STATED EXERCISE
Put the lines below, from the line containing "Is region(113, 158, 124, 174): light switch plate farther" through the final line, into a JSON list of strings, one string per line, omitting blank lines. Include only those lines.

MATERIAL SUPPLIED
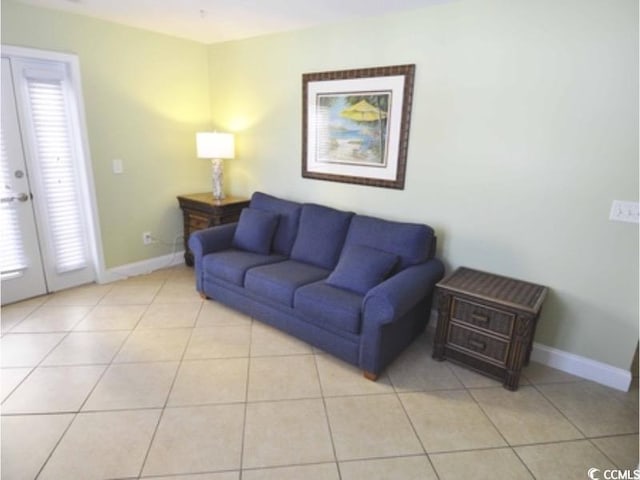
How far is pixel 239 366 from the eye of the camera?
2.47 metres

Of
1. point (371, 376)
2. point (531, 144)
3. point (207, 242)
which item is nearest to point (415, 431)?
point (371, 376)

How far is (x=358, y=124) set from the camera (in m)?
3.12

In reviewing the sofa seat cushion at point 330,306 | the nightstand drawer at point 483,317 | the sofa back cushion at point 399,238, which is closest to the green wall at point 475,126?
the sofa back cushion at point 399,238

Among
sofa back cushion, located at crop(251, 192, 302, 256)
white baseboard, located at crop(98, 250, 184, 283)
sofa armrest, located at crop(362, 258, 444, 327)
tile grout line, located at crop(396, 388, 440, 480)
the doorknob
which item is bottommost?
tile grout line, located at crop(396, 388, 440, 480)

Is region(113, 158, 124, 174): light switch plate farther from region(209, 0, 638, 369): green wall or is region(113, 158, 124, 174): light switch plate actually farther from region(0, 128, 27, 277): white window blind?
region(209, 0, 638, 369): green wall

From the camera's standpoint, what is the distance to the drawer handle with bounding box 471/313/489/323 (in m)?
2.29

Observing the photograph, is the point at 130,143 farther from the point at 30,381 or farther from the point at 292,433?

REPLY
[
  "Is region(113, 158, 124, 174): light switch plate farther from region(209, 0, 638, 369): green wall or is region(113, 158, 124, 174): light switch plate actually farther from region(0, 128, 27, 277): white window blind?",
  "region(209, 0, 638, 369): green wall",
  "From the camera's standpoint, what is the distance to the drawer handle with bounding box 471/313/489/323 (in m)?",
  "2.29",
  "Observing the photograph, is the point at 130,143 farther from the point at 30,381 or farther from the point at 292,433?"
]